-- begin --
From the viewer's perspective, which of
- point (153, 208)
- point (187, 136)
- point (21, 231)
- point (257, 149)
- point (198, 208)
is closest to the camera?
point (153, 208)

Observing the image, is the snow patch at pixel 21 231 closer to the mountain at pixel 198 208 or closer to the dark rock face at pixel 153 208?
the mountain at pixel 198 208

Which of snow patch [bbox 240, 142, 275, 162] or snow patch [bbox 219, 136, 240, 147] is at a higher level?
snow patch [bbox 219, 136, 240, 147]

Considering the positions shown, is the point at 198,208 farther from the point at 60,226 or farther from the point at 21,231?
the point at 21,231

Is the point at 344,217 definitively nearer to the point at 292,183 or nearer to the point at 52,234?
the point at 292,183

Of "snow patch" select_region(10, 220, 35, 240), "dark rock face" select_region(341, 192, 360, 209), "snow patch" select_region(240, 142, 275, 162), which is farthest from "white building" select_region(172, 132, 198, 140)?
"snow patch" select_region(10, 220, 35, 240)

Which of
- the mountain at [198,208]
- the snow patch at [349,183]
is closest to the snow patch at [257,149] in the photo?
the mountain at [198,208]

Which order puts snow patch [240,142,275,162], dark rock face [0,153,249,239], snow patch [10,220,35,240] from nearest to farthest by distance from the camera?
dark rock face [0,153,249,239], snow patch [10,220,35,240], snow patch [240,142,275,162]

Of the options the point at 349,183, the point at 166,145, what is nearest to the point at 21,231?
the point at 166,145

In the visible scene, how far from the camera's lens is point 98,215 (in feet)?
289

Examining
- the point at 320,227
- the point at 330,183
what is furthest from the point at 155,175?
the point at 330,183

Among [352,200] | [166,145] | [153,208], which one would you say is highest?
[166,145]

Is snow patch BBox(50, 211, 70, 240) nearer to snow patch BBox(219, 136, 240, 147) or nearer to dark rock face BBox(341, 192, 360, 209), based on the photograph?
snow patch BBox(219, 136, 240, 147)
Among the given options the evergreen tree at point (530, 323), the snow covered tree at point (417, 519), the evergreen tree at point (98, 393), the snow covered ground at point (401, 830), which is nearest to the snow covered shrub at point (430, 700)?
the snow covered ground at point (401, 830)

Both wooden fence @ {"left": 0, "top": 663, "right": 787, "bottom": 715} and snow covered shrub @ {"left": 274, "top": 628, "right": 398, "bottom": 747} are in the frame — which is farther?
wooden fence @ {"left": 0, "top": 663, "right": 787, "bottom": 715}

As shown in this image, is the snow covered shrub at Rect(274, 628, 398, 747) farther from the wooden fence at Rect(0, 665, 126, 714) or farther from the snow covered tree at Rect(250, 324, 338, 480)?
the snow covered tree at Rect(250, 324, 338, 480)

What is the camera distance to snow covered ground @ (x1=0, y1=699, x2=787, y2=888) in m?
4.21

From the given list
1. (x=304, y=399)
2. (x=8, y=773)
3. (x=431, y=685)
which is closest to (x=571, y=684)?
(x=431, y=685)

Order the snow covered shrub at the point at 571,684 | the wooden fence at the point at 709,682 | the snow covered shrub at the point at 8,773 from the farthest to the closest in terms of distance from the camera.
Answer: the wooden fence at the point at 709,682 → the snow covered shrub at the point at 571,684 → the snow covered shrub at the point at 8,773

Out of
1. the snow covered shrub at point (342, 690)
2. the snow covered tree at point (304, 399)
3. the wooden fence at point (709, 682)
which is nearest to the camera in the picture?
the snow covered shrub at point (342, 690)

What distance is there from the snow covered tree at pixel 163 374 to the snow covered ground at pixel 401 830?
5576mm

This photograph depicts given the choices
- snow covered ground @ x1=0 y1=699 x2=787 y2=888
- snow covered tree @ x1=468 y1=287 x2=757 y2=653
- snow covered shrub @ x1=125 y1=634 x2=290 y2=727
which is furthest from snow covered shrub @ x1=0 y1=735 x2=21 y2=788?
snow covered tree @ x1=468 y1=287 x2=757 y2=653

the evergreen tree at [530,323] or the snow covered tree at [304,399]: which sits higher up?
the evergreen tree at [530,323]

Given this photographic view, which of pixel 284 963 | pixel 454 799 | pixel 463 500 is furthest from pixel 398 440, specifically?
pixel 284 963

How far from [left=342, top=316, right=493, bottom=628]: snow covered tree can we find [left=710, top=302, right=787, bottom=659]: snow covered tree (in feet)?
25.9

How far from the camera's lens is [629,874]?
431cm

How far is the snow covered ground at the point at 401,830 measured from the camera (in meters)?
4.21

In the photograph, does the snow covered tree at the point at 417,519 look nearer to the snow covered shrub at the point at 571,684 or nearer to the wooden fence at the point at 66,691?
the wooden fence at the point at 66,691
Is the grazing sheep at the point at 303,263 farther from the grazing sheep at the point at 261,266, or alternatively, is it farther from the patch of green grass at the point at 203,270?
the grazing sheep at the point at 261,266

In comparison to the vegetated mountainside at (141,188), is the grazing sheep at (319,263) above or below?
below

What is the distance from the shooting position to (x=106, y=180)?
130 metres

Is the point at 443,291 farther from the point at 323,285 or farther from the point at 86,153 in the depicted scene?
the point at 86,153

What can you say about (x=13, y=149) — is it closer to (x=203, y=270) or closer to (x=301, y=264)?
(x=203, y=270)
-- end --
Please reproduce each line exactly as written.

▸ Written solution
From the viewer's perspective, which of
- point (153, 208)
- point (187, 136)
- point (21, 231)
- point (257, 149)
- point (198, 208)
is closest to the camera?
point (153, 208)

Observing the image, is the snow patch at pixel 21 231 closer to the mountain at pixel 198 208 or closer to the dark rock face at pixel 153 208?
the mountain at pixel 198 208

Which of snow patch [bbox 240, 142, 275, 162] or snow patch [bbox 219, 136, 240, 147] is at a higher level?
snow patch [bbox 219, 136, 240, 147]

Considering the positions shown, is the point at 198,208 farther from the point at 60,226 or farther from the point at 21,231?
the point at 21,231

Is the point at 344,217 definitively nearer to the point at 292,183 or nearer to the point at 52,234?
the point at 292,183

Of "snow patch" select_region(10, 220, 35, 240), "dark rock face" select_region(341, 192, 360, 209), "snow patch" select_region(240, 142, 275, 162), which is farthest from "white building" select_region(172, 132, 198, 140)?
"snow patch" select_region(10, 220, 35, 240)

Which of
- the mountain at [198,208]
- the snow patch at [349,183]
is closest to the snow patch at [257,149] in the photo?
the mountain at [198,208]

Which order puts snow patch [240,142,275,162], dark rock face [0,153,249,239], snow patch [10,220,35,240] from nearest to farthest by distance from the camera?
dark rock face [0,153,249,239], snow patch [10,220,35,240], snow patch [240,142,275,162]

Of the options the point at 349,183, the point at 166,145, what is nearest to the point at 21,231?
the point at 166,145

In the visible scene, how far from the camera's lens is point 98,215 (in feet)?
289

Examining
- the point at 320,227
- the point at 330,183
what is furthest from the point at 155,175?
the point at 330,183

Among [352,200] | [166,145] | [153,208], which one would you say is highest?
[166,145]

Is snow patch BBox(50, 211, 70, 240) nearer to snow patch BBox(219, 136, 240, 147) or nearer to dark rock face BBox(341, 192, 360, 209), based on the photograph?
snow patch BBox(219, 136, 240, 147)
Among the given options the evergreen tree at point (530, 323), the snow covered tree at point (417, 519), the evergreen tree at point (98, 393), the snow covered ground at point (401, 830), which is nearest to the snow covered shrub at point (430, 700)?
the snow covered ground at point (401, 830)

Both wooden fence @ {"left": 0, "top": 663, "right": 787, "bottom": 715} and snow covered shrub @ {"left": 274, "top": 628, "right": 398, "bottom": 747} are in the frame — which is farther?
wooden fence @ {"left": 0, "top": 663, "right": 787, "bottom": 715}

As shown in this image, is the snow covered shrub at Rect(274, 628, 398, 747) farther from the wooden fence at Rect(0, 665, 126, 714) or farther from the snow covered tree at Rect(250, 324, 338, 480)?
the snow covered tree at Rect(250, 324, 338, 480)

What is the camera distance to snow covered ground @ (x1=0, y1=699, x2=787, y2=888) in m?
4.21

From the given list
1. (x=304, y=399)
2. (x=8, y=773)
3. (x=431, y=685)
which is closest to (x=571, y=684)?
(x=431, y=685)

Order the snow covered shrub at the point at 571,684 | the wooden fence at the point at 709,682 | the snow covered shrub at the point at 8,773 from the farthest to the closest in terms of distance from the camera.
Answer: the wooden fence at the point at 709,682 → the snow covered shrub at the point at 571,684 → the snow covered shrub at the point at 8,773

Out of
1. the snow covered shrub at point (342, 690)
2. the snow covered tree at point (304, 399)
3. the wooden fence at point (709, 682)
which is nearest to the camera in the picture?
the snow covered shrub at point (342, 690)

What distance is there from the snow covered tree at pixel 163 374 to the snow covered ground at pixel 401 830?
5576mm

This photograph depicts given the choices
- snow covered ground @ x1=0 y1=699 x2=787 y2=888
- snow covered tree @ x1=468 y1=287 x2=757 y2=653
- snow covered shrub @ x1=125 y1=634 x2=290 y2=727
which is furthest from snow covered shrub @ x1=0 y1=735 x2=21 y2=788?
snow covered tree @ x1=468 y1=287 x2=757 y2=653

the evergreen tree at [530,323] or the snow covered tree at [304,399]: which sits higher up?
the evergreen tree at [530,323]

Given this photographic view, which of pixel 284 963 | pixel 454 799 | pixel 463 500 is furthest from pixel 398 440, specifically?
pixel 284 963

How far from [left=342, top=316, right=493, bottom=628]: snow covered tree can we find [left=710, top=302, right=787, bottom=659]: snow covered tree (in feet)?
25.9

How far from the camera's lens is [629,874]?
431cm

How far is the snow covered ground at the point at 401,830 measured from the camera (in meters)?
4.21

In the photograph, does the snow covered tree at the point at 417,519 look nearer to the snow covered shrub at the point at 571,684 or nearer to the wooden fence at the point at 66,691?
the wooden fence at the point at 66,691
Is the grazing sheep at the point at 303,263 farther from the grazing sheep at the point at 261,266, or alternatively, is it farther from the patch of green grass at the point at 203,270?
the grazing sheep at the point at 261,266

In comparison to the vegetated mountainside at (141,188), is the grazing sheep at (319,263) above or below?
below

What is the distance from the shooting position to (x=106, y=180)?
130 metres

Is the point at 443,291 farther from the point at 323,285 or farther from the point at 86,153 in the depicted scene?
the point at 86,153

What can you say about (x=13, y=149) — is it closer to (x=203, y=270) or closer to (x=301, y=264)?
(x=203, y=270)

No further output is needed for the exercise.